### EXERCISE INPUTS
────────

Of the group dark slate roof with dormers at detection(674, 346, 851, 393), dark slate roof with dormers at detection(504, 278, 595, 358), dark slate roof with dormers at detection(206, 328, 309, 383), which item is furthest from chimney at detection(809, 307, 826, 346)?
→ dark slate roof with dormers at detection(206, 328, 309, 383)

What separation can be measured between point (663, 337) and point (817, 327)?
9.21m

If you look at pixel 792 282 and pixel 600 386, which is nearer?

────────

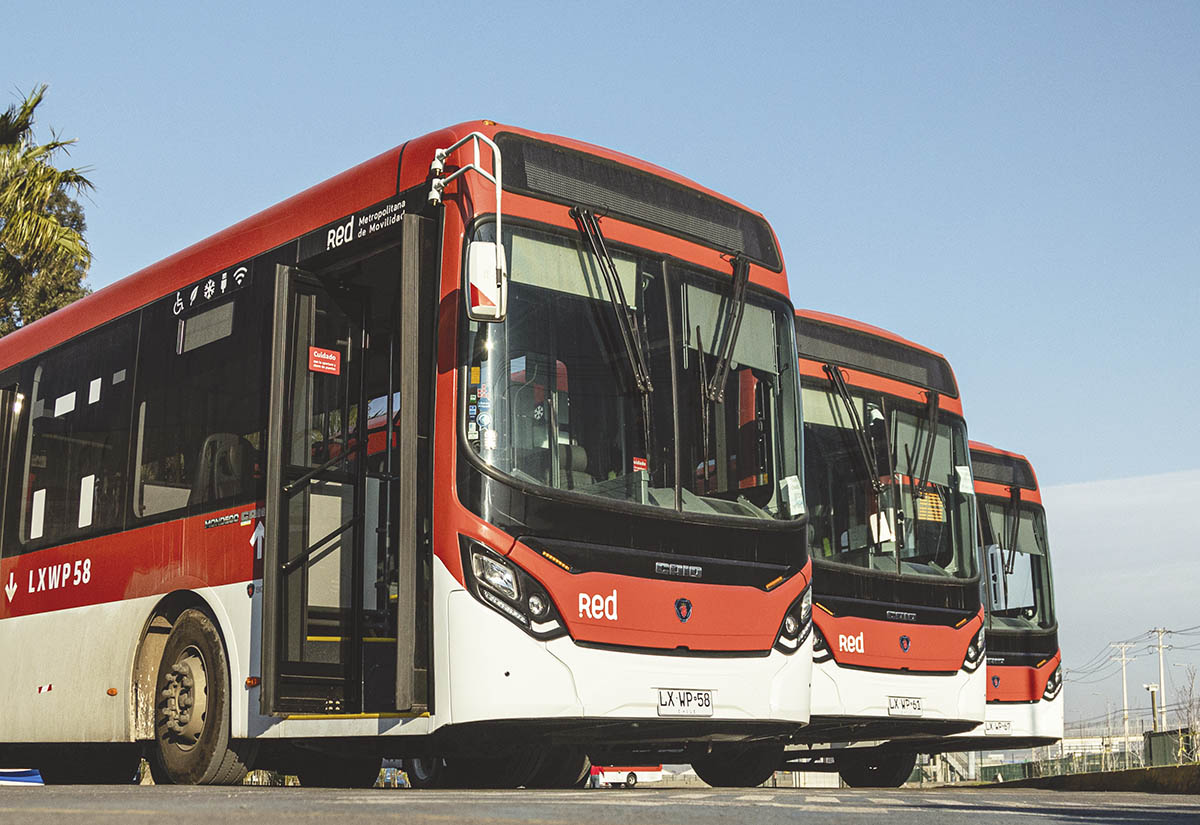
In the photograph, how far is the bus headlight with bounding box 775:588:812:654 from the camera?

────────

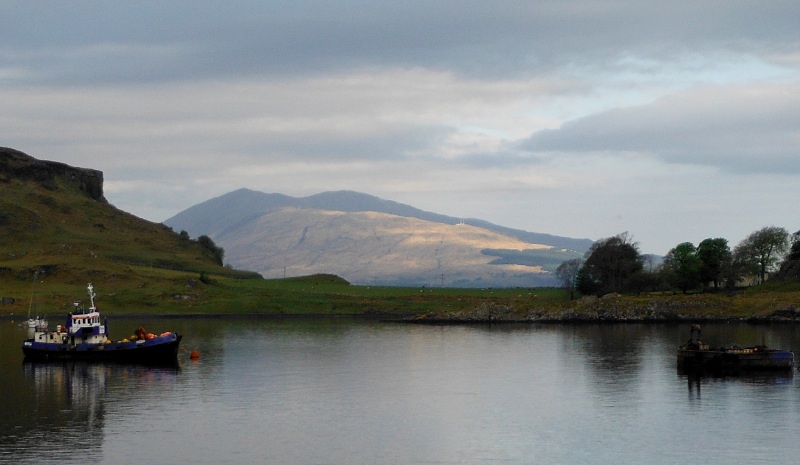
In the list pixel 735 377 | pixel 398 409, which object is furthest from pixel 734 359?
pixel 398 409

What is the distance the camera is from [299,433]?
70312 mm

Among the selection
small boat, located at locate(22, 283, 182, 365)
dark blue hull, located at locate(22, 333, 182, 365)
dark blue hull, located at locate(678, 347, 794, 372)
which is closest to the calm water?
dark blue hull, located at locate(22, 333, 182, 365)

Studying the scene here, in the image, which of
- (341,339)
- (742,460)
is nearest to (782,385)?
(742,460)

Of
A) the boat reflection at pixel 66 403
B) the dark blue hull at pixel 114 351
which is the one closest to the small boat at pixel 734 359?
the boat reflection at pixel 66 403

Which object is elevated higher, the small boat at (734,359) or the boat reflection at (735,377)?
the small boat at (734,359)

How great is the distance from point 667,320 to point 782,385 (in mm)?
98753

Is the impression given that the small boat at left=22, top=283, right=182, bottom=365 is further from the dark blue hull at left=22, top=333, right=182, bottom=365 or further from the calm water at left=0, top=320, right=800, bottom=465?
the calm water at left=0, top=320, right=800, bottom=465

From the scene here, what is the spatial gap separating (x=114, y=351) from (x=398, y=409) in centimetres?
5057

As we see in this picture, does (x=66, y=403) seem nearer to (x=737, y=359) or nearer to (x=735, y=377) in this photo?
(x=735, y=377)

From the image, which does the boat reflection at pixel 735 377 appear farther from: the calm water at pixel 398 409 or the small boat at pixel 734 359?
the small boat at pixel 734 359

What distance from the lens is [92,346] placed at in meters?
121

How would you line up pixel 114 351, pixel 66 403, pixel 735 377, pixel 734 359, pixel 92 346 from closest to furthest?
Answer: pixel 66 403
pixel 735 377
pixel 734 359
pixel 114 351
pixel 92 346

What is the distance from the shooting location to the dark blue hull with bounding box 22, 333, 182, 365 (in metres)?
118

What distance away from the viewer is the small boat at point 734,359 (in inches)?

────────

Gather every line above that contains the word "bounding", and copy each one out in full.

In the photograph, how far is the bus headlight with bounding box 775:588:812:654 from the camera?
What is the distance from the shooting location to the dark blue hull with bounding box 22, 333, 182, 365 (in metres)?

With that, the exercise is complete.